● Do this: Extract every line of the records that contains the string "instances", treating uppercase and lowercase letters as different.

● Items from a dataset:

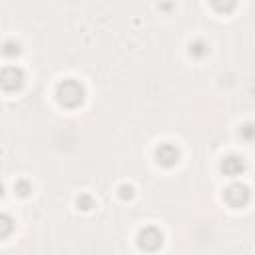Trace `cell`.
Returning a JSON list of instances; mask_svg holds the SVG:
<instances>
[{
	"mask_svg": "<svg viewBox=\"0 0 255 255\" xmlns=\"http://www.w3.org/2000/svg\"><path fill=\"white\" fill-rule=\"evenodd\" d=\"M82 96H84V92H82V86H80L78 82L68 80V82H62V84L58 86V98H60V102L66 104V106H76V104H80V102H82Z\"/></svg>",
	"mask_w": 255,
	"mask_h": 255,
	"instance_id": "1",
	"label": "cell"
},
{
	"mask_svg": "<svg viewBox=\"0 0 255 255\" xmlns=\"http://www.w3.org/2000/svg\"><path fill=\"white\" fill-rule=\"evenodd\" d=\"M24 82V74L18 68H6L0 72V86L6 90H16Z\"/></svg>",
	"mask_w": 255,
	"mask_h": 255,
	"instance_id": "2",
	"label": "cell"
},
{
	"mask_svg": "<svg viewBox=\"0 0 255 255\" xmlns=\"http://www.w3.org/2000/svg\"><path fill=\"white\" fill-rule=\"evenodd\" d=\"M139 245L145 249H157L161 245V233L153 227H147L139 233Z\"/></svg>",
	"mask_w": 255,
	"mask_h": 255,
	"instance_id": "3",
	"label": "cell"
},
{
	"mask_svg": "<svg viewBox=\"0 0 255 255\" xmlns=\"http://www.w3.org/2000/svg\"><path fill=\"white\" fill-rule=\"evenodd\" d=\"M157 159L163 165H173L177 161V149L169 143H163L161 147H157Z\"/></svg>",
	"mask_w": 255,
	"mask_h": 255,
	"instance_id": "4",
	"label": "cell"
},
{
	"mask_svg": "<svg viewBox=\"0 0 255 255\" xmlns=\"http://www.w3.org/2000/svg\"><path fill=\"white\" fill-rule=\"evenodd\" d=\"M225 195H227V199H229L233 205H237V203H243V201L247 199V189H245L243 185H231Z\"/></svg>",
	"mask_w": 255,
	"mask_h": 255,
	"instance_id": "5",
	"label": "cell"
},
{
	"mask_svg": "<svg viewBox=\"0 0 255 255\" xmlns=\"http://www.w3.org/2000/svg\"><path fill=\"white\" fill-rule=\"evenodd\" d=\"M223 169H225L227 173H237V171L241 169V161H239L237 157H229V159H225Z\"/></svg>",
	"mask_w": 255,
	"mask_h": 255,
	"instance_id": "6",
	"label": "cell"
},
{
	"mask_svg": "<svg viewBox=\"0 0 255 255\" xmlns=\"http://www.w3.org/2000/svg\"><path fill=\"white\" fill-rule=\"evenodd\" d=\"M10 231H12V221H10V217L0 215V237L8 235Z\"/></svg>",
	"mask_w": 255,
	"mask_h": 255,
	"instance_id": "7",
	"label": "cell"
}]
</instances>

● Exercise output:
Returning a JSON list of instances; mask_svg holds the SVG:
<instances>
</instances>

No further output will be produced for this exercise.